*EXERCISE DETAILS*
Nothing but an exact repeat of the data, with pictures removed, belongs in the answer.

*EXERCISE MATERIALS*
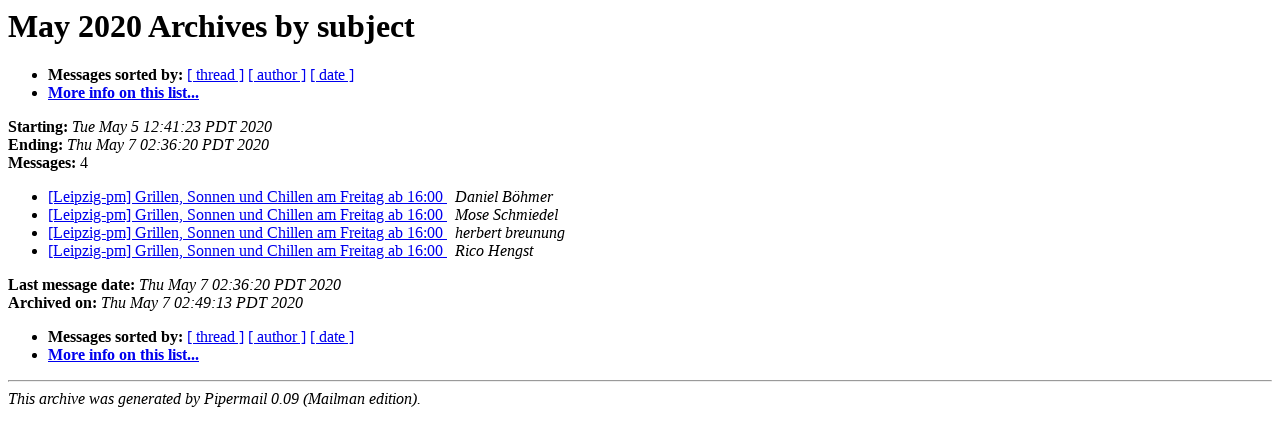

--- FILE ---
content_type: text/html
request_url: https://mail.pm.org/pipermail/leipzig-pm/2020-May/subject.html
body_size: 1957
content:
<!DOCTYPE HTML PUBLIC "-//W3C//DTD HTML 4.01 Transitional//EN">
<HTML>
  <HEAD>
     <title>The Leipzig-pm May 2020 Archive by subject</title>
     <META NAME="robots" CONTENT="noindex,follow">
     <META http-equiv="Content-Type" content="text/html; charset=us-ascii">
  </HEAD>
  <BODY BGCOLOR="#ffffff">
      <a name="start"></A>
      <h1>May 2020 Archives by subject</h1>
      <ul>
         <li> <b>Messages sorted by:</b>
	        <a href="thread.html#start">[ thread ]</a>
		
		<a href="author.html#start">[ author ]</a>
		<a href="date.html#start">[ date ]</a>

	     <li><b><a href="https://mail.pm.org/mailman/listinfo/leipzig-pm">More info on this list...
                    </a></b></li>
      </ul>
      <p><b>Starting:</b> <i>Tue May  5 12:41:23 PDT 2020</i><br>
         <b>Ending:</b> <i>Thu May  7 02:36:20 PDT 2020</i><br>
         <b>Messages:</b> 4<p>
     <ul>

<LI><A HREF="000117.html">[Leipzig-pm] Grillen, Sonnen und Chillen am Freitag ab 16:00
</A><A NAME="117">&nbsp;</A>
<I>Daniel B&#246;hmer
</I>

<LI><A HREF="000118.html">[Leipzig-pm] Grillen, Sonnen und Chillen am Freitag ab 16:00
</A><A NAME="118">&nbsp;</A>
<I>Mose Schmiedel
</I>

*RESULT*
--- FILE ---
content_type: text/html
request_url: https://mail.pm.org/pipermail/leipzig-pm/2020-May/subject.html
body_size: 1957
content:
<!DOCTYPE HTML PUBLIC "-//W3C//DTD HTML 4.01 Transitional//EN">
<HTML>
  <HEAD>
     <title>The Leipzig-pm May 2020 Archive by subject</title>
     <META NAME="robots" CONTENT="noindex,follow">
     <META http-equiv="Content-Type" content="text/html; charset=us-ascii">
  </HEAD>
  <BODY BGCOLOR="#ffffff">
      <a name="start"></A>
      <h1>May 2020 Archives by subject</h1>
      <ul>
         <li> <b>Messages sorted by:</b>
	        <a href="thread.html#start">[ thread ]</a>
		
		<a href="author.html#start">[ author ]</a>
		<a href="date.html#start">[ date ]</a>

	     <li><b><a href="https://mail.pm.org/mailman/listinfo/leipzig-pm">More info on this list...
                    </a></b></li>
      </ul>
      <p><b>Starting:</b> <i>Tue May  5 12:41:23 PDT 2020</i><br>
         <b>Ending:</b> <i>Thu May  7 02:36:20 PDT 2020</i><br>
         <b>Messages:</b> 4<p>
     <ul>

<LI><A HREF="000117.html">[Leipzig-pm] Grillen, Sonnen und Chillen am Freitag ab 16:00
</A><A NAME="117">&nbsp;</A>
<I>Daniel B&#246;hmer
</I>

<LI><A HREF="000118.html">[Leipzig-pm] Grillen, Sonnen und Chillen am Freitag ab 16:00
</A><A NAME="118">&nbsp;</A>
<I>Mose Schmiedel
</I>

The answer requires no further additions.